For this reason, A Swedish Love Story, or En karlekshistoria as it was originally known, was not as twinkly and sweetnatured as some seemed to remember it, unless they were concentrating on the young love and ignoring the horrors of what happens to the grown-ups. We get an inkling that all is not well when Par's grandfather breaks down and complains mournfully that this is no world for the lonely, and the image of a tearstained face is one Andersson returned to throughout, not only on the kids but on the adults as well. Not that Par and Annika (Ann-Sofie Kylin), playing the girlfriend, sees the path of their romance run smooth, as he has to endure the humiliation of getting beaten up in front of her.
The relationship recovers, but not until a degree of heartache even if we should be cheered they were able to put it behind them, yet that Andersson dejection which characterised his later, more famous works was not entirely absent - it wasn't absent at all. While Par and Annika make excuses to see one another, their parents and older relatives are wallowing in misery, with her father John (Bertil Norstrom) in particular telling all who will listen he is a bastard, as if that excuses his bad-tempered behaviour which has alienated his wife.
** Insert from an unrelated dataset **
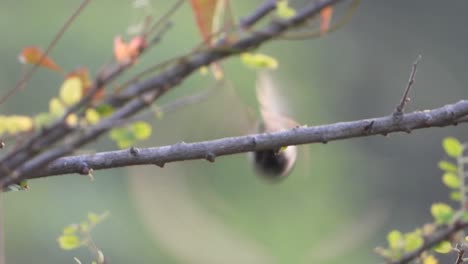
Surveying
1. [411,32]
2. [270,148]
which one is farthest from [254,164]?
[411,32]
Annika's aunt Eva (Anita Lindblom) too is having trouble making it through her life unscathed, as she admits uselessly to her niece how lonely she is, aware the girl can do nothing to help her even if she did offer a shoulder to cry on.
Andersson's later efforts were characterised by a surrealism and dark humour of the absurd, but there's little of the former here as he was more influenced by the New Wave cinema spreading across Europe at this stage; actually it had already spread and neared a conclusion by the point A Swedish Love Story was released, leaving it rather after the fact as that movement too grew into different forms and experimentalism was sidelined. That was not to say there were no moments of humour in this whatsoever, it simply helped to share the downbeat sensibility of the director to truly relate to it, assuming you were not caught up swooning with the romance. Actually, by the last act Par and Annika are noticeably absent, off in their own world, as the adults reach a crisis point that leads to a comical anticlimax, leaving us in no doubt that the central couple have nothing to look forward to but turning pathetically ridiculous. For a movie recalled for its sweetness, Andersson's best efforts proved unsettling should a straightforward love story be what you wanted. Music by Bjorn Isfalt.